Pride in my country connotes a sense of approval of the way it is behaving, and that is approval I cannot give. I don’t think this makes me less patriotic–in fact, my extreme disapproval over my country’s behavior is a reflection of my love. I want America to be and do better because I care, and because I believe it is fully capable of doing so.
Witnessing the barbaric way the U.S. has treated children at our southern border has broken my heart in a way nothing else in my life has. Over the last few years, I have spent a few weeks providing volunteer legal assistance at the largest family detention center in the U.S. (I wrote more about that here.) That experience changed me, and it has made subsequent news treatment of asylum seekers feel terrifically raw. I have sat with them. I have borne witness to their stories. Some I still think about and pray for individually.
I know my heart has been broken because when it grew back together, it grew back differently. The most puzzling and persistent example is the way I now feel about litters of baby animals. Unlike the rest of Salt Lake City, I am not a dog person. I have never had strong feelings toward animals generally–in fact, I have been known to eat them. Yet now, seeing a photo of someone with a new puppy, who I know has been recently separated from its mother, makes me fight the urge to weep. Same goes for animal mothers whose babies have been or will be taken away. I know this isn’t logical or realistic– it’s part of how our society works. And still, the very idea of innocent creatures separated from their families makes me cry.
This Fourth of July, there’s a lot that we can be grateful for–but for me, it isn’t America in its current state. I don’t know how you can celebrate a country at a time when you know it is actively, intentionally hurting children in its custody. It makes me want to skip the parades and go to a vigil instead.
Of course there are things that make me feel proud to be American. Right now, these feelings center around times when people mobilized to end oppression and suffering: the women’s suffrage movement, the Civil Rights movement, the protests over the Muslim ban in 2017, the protests over the treatment of immigrants right now. (This is not an exclusive list.)

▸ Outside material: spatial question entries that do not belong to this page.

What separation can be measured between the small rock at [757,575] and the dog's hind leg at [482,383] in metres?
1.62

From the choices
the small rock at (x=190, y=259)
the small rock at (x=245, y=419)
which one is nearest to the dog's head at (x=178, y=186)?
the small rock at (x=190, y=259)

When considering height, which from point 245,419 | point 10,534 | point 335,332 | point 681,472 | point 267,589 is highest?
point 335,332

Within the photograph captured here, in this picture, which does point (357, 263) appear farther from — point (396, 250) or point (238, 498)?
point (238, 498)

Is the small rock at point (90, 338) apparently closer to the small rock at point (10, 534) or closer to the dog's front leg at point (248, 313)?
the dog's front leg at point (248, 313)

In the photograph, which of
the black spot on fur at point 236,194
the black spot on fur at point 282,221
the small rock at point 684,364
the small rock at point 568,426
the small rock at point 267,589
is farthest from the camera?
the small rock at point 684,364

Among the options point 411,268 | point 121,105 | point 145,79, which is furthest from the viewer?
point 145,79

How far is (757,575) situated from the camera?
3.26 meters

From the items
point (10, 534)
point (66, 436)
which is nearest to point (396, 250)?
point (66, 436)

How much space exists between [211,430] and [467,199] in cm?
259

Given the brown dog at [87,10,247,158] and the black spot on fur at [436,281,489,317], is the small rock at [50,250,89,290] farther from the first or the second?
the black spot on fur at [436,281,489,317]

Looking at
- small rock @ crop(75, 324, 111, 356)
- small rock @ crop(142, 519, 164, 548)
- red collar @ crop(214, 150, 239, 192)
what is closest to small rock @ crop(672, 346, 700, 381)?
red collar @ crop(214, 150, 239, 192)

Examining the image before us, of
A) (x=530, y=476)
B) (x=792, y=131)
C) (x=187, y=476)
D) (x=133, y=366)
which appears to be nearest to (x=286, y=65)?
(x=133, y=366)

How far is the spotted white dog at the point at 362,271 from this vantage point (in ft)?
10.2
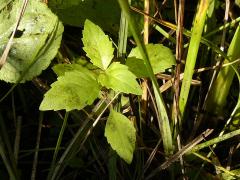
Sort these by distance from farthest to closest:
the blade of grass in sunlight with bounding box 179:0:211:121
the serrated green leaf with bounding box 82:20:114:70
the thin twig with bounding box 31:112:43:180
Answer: the thin twig with bounding box 31:112:43:180 → the serrated green leaf with bounding box 82:20:114:70 → the blade of grass in sunlight with bounding box 179:0:211:121

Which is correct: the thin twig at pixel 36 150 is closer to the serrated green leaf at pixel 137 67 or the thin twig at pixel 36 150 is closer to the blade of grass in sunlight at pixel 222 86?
the serrated green leaf at pixel 137 67

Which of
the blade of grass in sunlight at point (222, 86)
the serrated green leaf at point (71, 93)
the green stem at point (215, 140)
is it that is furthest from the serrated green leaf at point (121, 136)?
the blade of grass in sunlight at point (222, 86)

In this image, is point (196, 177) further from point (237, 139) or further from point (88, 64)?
point (88, 64)

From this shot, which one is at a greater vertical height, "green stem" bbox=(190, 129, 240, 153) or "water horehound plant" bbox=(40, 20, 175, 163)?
"water horehound plant" bbox=(40, 20, 175, 163)

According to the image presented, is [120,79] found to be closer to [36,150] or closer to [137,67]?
[137,67]

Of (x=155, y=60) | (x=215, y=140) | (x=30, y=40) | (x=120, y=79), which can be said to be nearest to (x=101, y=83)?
(x=120, y=79)

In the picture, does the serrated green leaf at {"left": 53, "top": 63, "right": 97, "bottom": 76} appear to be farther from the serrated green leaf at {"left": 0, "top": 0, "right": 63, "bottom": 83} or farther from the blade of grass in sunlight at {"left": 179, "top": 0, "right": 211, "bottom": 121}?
the blade of grass in sunlight at {"left": 179, "top": 0, "right": 211, "bottom": 121}

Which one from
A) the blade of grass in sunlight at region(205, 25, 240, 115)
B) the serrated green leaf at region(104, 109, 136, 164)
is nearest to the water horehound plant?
the serrated green leaf at region(104, 109, 136, 164)
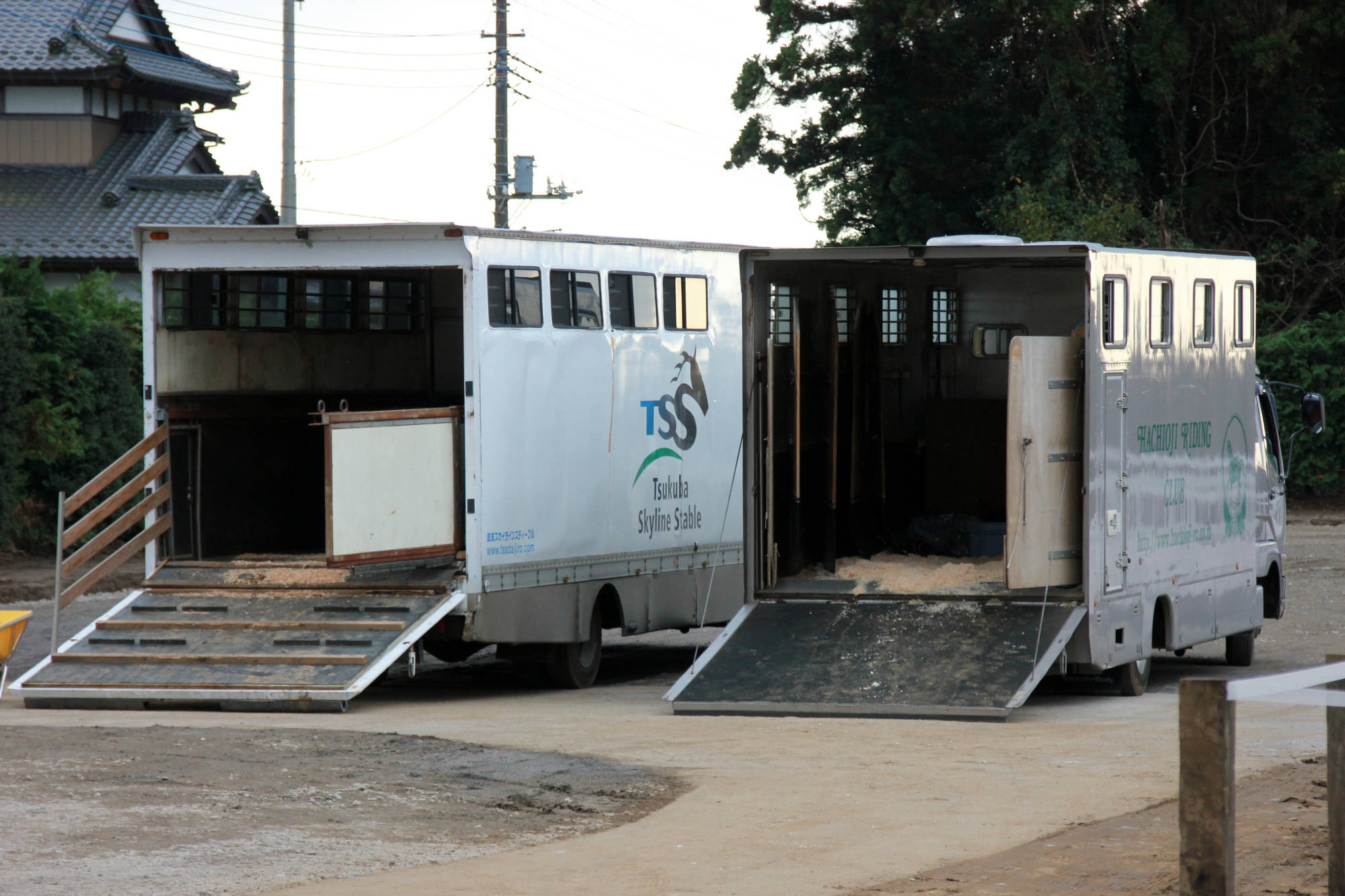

There is another recent study ranking Utah as America’s 4th most patriotic state, based on things like voting and volunteer and military service. That ranking doesn’t surprise me, and it has made me reflect on what I consider the measure of patriotism in my own life.
I think real patriotism is helping your country become its best self. You champion what you love about it, and you work to help it change in ways it needs to change. Being a good citizen is like being a good parent–the love you give your country is not free of responsibility. You hold it accountable. You celebrate when it makes good choices. You know that ultimately, you can’t control it, but you carry the hope that when you are old and grown, it will make you proud.
I love America. I hope that by next Fourth of July, I can feel proud of it.